Work order: Each line of the data below containing "Rádio" needs to be listed.

Input records:
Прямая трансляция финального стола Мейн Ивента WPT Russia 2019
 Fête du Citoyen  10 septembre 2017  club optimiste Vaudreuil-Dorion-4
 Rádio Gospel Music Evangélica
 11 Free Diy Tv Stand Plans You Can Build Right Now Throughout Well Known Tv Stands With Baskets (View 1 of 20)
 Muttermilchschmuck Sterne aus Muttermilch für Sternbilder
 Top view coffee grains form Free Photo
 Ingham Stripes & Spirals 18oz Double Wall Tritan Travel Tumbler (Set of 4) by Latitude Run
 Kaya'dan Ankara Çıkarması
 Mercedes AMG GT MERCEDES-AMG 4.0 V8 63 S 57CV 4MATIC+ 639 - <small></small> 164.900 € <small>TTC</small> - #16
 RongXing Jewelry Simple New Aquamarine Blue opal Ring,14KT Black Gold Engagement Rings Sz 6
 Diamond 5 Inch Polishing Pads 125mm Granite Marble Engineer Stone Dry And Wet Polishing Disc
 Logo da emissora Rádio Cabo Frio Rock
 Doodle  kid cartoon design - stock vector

Answer section:
 Rádio Gospel Music Evangélica
 Logo da emissora Rádio Cabo Frio Rock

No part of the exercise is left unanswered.